Exercise: Search the data for the string "after" and copy each line where it turns up.

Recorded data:
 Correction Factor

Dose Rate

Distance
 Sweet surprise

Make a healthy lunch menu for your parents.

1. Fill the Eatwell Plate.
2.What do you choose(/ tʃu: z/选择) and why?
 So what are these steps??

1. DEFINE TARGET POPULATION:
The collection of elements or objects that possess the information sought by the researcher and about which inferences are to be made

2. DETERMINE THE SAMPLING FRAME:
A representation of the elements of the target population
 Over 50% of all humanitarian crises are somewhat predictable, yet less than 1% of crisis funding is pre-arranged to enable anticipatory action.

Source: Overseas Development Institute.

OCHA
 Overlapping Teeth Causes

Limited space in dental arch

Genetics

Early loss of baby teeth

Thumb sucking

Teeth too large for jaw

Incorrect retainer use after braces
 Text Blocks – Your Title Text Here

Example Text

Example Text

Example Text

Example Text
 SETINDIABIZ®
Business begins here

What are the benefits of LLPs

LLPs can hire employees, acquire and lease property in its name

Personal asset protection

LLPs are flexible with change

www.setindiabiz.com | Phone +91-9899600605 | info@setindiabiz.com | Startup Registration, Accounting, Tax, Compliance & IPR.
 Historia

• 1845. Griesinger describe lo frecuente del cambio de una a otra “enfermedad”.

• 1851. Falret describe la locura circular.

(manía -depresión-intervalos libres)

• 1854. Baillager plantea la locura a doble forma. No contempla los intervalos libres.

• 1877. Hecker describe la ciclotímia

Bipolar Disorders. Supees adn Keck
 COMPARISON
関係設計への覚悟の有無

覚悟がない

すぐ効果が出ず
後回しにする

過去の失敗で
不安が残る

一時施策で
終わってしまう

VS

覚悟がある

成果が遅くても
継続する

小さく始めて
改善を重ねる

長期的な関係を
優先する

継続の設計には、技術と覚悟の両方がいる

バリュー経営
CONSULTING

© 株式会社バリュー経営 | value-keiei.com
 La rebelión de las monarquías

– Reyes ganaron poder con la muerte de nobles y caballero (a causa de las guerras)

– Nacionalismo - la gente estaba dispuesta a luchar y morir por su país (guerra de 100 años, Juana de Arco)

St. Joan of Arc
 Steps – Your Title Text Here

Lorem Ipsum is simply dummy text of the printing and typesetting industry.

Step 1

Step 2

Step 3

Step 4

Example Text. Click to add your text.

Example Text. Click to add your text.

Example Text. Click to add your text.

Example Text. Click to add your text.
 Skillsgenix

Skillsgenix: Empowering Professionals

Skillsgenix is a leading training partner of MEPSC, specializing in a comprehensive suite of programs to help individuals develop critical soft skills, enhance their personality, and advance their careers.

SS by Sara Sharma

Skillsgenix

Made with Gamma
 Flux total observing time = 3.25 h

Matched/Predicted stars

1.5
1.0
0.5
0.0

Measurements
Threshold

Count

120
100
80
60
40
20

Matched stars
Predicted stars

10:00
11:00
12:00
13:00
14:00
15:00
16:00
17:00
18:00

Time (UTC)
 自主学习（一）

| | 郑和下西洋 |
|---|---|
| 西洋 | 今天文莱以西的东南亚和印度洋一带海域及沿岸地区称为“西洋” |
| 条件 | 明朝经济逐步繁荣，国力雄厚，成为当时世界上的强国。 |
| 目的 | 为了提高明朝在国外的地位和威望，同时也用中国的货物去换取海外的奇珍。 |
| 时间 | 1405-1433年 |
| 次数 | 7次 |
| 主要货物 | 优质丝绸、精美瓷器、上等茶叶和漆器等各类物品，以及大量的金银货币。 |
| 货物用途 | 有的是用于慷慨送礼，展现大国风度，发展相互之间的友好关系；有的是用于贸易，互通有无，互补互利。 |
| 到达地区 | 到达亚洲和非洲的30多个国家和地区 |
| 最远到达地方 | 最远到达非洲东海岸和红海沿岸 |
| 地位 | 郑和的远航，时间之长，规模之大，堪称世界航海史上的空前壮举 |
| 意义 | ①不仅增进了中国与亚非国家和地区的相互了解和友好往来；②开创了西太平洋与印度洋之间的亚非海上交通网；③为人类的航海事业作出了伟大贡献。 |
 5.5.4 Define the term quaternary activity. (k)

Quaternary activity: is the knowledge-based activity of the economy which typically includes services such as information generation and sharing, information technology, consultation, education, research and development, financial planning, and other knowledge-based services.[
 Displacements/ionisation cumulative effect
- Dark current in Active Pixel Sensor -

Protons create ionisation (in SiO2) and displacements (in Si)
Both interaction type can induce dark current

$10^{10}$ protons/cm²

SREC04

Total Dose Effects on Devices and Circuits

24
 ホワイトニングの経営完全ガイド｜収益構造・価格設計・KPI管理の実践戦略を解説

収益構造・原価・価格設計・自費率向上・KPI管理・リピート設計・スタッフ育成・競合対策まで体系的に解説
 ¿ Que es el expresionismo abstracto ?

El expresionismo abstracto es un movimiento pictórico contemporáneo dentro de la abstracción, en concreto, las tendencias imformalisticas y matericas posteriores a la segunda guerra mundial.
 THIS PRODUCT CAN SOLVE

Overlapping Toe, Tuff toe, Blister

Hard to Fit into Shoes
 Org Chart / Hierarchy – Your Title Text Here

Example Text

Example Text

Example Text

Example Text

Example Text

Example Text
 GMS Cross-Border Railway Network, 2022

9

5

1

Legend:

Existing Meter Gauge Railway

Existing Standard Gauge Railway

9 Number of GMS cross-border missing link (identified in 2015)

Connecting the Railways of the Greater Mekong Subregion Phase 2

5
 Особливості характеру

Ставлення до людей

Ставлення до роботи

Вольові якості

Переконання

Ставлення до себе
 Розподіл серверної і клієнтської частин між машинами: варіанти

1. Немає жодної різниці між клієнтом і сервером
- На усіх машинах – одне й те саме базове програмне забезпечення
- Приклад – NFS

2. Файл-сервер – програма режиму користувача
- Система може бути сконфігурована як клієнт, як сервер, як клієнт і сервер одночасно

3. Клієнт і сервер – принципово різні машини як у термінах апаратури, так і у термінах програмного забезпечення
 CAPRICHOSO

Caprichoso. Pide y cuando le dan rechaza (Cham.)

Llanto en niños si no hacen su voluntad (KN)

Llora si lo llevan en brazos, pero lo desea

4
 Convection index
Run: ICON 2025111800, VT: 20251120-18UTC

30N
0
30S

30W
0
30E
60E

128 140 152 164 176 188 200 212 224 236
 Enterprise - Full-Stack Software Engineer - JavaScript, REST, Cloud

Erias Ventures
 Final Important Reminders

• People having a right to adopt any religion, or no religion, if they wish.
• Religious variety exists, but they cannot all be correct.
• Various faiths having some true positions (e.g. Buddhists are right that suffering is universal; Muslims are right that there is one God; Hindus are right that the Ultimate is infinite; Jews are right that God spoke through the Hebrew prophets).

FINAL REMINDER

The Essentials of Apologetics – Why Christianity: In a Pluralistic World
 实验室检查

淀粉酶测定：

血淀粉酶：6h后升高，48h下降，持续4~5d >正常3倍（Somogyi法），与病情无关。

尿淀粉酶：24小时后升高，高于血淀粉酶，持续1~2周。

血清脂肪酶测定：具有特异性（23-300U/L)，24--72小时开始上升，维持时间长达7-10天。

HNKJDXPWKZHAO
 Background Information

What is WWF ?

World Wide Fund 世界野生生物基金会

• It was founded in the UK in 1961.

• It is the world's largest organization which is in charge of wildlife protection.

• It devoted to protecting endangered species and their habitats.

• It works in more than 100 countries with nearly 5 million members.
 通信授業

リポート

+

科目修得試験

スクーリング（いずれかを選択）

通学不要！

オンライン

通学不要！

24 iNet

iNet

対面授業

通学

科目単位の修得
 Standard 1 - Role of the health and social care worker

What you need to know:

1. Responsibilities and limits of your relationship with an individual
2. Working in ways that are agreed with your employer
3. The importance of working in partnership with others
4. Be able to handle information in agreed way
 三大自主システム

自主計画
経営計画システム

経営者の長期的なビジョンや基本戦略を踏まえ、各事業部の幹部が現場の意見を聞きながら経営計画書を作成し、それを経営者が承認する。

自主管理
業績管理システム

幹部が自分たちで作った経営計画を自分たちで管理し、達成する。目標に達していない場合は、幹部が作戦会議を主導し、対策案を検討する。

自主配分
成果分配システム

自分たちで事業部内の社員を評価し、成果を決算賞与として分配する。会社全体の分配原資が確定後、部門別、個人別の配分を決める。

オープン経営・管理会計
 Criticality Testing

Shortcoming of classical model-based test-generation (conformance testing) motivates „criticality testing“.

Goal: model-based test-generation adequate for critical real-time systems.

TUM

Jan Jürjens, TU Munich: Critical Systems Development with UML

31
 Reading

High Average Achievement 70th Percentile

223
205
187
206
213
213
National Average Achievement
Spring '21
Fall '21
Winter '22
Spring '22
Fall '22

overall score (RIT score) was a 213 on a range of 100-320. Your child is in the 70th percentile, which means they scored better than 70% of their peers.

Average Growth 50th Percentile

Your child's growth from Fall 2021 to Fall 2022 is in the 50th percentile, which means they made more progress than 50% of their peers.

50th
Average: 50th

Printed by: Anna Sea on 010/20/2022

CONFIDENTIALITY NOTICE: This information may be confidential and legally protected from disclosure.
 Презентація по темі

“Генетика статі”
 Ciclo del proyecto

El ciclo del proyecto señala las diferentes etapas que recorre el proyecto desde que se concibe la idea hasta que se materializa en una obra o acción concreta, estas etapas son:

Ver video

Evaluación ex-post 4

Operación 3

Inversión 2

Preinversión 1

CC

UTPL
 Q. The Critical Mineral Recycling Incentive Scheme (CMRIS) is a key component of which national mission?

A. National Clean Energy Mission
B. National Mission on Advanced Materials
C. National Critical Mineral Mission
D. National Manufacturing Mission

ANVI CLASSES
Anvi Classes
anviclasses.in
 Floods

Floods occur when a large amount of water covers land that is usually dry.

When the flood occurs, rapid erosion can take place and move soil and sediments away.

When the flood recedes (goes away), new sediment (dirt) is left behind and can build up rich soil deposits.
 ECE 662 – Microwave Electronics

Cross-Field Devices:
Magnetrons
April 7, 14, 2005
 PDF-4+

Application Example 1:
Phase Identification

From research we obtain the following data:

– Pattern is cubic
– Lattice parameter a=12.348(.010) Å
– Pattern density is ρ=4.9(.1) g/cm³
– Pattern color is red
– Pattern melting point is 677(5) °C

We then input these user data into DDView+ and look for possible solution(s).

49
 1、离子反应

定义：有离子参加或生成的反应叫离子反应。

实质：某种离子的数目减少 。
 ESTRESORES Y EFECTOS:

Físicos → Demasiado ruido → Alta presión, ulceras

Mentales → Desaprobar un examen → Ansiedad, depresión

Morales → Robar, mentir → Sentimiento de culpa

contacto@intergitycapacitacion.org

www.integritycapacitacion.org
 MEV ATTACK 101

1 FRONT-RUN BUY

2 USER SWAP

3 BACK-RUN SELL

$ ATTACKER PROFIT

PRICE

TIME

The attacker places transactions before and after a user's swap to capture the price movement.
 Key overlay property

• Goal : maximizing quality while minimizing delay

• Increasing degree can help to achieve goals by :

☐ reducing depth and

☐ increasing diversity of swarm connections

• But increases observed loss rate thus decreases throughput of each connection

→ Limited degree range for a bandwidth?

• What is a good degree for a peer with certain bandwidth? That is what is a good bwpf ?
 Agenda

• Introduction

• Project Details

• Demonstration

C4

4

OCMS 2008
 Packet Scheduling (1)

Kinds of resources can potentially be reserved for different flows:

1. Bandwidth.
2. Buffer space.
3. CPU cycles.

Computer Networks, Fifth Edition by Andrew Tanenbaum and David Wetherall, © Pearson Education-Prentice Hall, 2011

Expected answer:
Incorrect retainer use after braces
The attacker places transactions before and after a user's swap to capture the price movement.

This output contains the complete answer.